**What is needed:** Could you continue the article below about Yasiel Puig's arrival with the Cincinnati Reds, picking up after its last sentence?

Yasiel Puig's Moment of Truth
Baseball's "Wild Horse" has brought his bat-licking, hip-shaking swagger to a Reds franchise that couldn't be happier to have it, but if you ask the team in L.A. that traded him, the good times may not lastApril 15, 2019
The Cincinnati Reds tore into the brown cardboard boxes like children into Easter baskets.
A shipment of Nerf Rival Guns, machine gun-looking things capable of shooting little foam balls up to 70 mph, had just arrived. It was all of, oh, about two seconds before Yasiel Puig had one in his hands and began roaming the clubhouse, picking off teammates.
Bang! Scooter Gennett was hit.
Uproarious laughter filled the air.
Blam! Vladimir Gutierrez, one of Puig's Cuban countrymen, was nailed.
The unsuspecting Gutierrez, pegged from behind as he sat at his locker, wheeled and looked—what the hell?—as Puig, wearing a custom spring jersey with his nickname, "Wild Horse," above the No. 66 across his back, moved onward.
In the moment, it was difficult to tell which was the Reds' best new toy: the Rival Guns, or Puig himself. The smart money was on Puig, who makes his first return to Dodger Stadium this week, the pasture where the love affair between the Wild Horse and his fans first blossomed.
Dick Williams, the Reds' president of baseball operations, says he was "overwhelmed" by how quickly Puig connected with Cincinnati fans after the Dec. 21 trade that brought Puig, outfielder Matt Kemp, left-hander Alex Wood, catcher-infielder Kyle Farmer and cash to Cincinnati in exchange for right-hander Homer Bailey and two minor league prospects.

**Information shown:**
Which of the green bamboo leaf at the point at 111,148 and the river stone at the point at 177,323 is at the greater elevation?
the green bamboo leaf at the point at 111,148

**Expected answer:**
"He was immediately out there on social media, wearing all the Reds gear," Williams says. "It was fun because that has to happen organically. You can't ask for that. But you would love for a well-known player to be that excited about coming here. The fans were like, whoa, hey, he likes us. And it made us all feel good about our organization."
Then Puig blew through town in late January and they felt even better.
"It ended up being on the day of the polar vortex, which was sort of a metaphor for him coming to this town," Williams says. "Schools are all off, and here he is bouncing around town, meeting the mayor, going to the youth academy, going to the stadium, making sales calls. People were like, what is going on here? It was really a fun day that I think kind of set the whole Puig-Mania going in our city."
Inside Cincinnati's clubhouse, the thrill continues.
"He's brought a sense of excitement," reliever Amir Garrett says. "At any moment, he does whatever he feels."
If two sentences could ever encapsulate the Puig experience, it is those. The first, brimming with optimism and a sense of wonder. The second, filled with what could be interpreted as a sense of dread and caution. It's a dynamic the Dodgers dealt with since his major league arrival in 2013 and the Reds must try to balance now.
The two sides of Puig have remained at odds throughout his career. Early this spring, Puig told reporters that the Reds will be getting an energized player because, for the first time in his career, he will become a free agent after the season.
"The last couple years," Puig said during the first week of spring training, "I didn't work hard because I still have a contract to go. Now I think I'll work hard more than any year in my life."
In Los Angeles, you could feel the eye rolls.
Did the Dodgers notice that the former All-Star "didn't work hard"?
"At times," Dodgers manager Dave Roberts says. "And he actually said it at times with us, and we tried to deter him from that thinking."
Though he signed a seven-year, $42 million deal with Los Angeles in 2012 after his defection from Cuba, the closer Puig moved toward free agency, the more he talked about a future payday.
"And our message was, we're always trying to work in the moment," Roberts says. "Now. And helping us win right now.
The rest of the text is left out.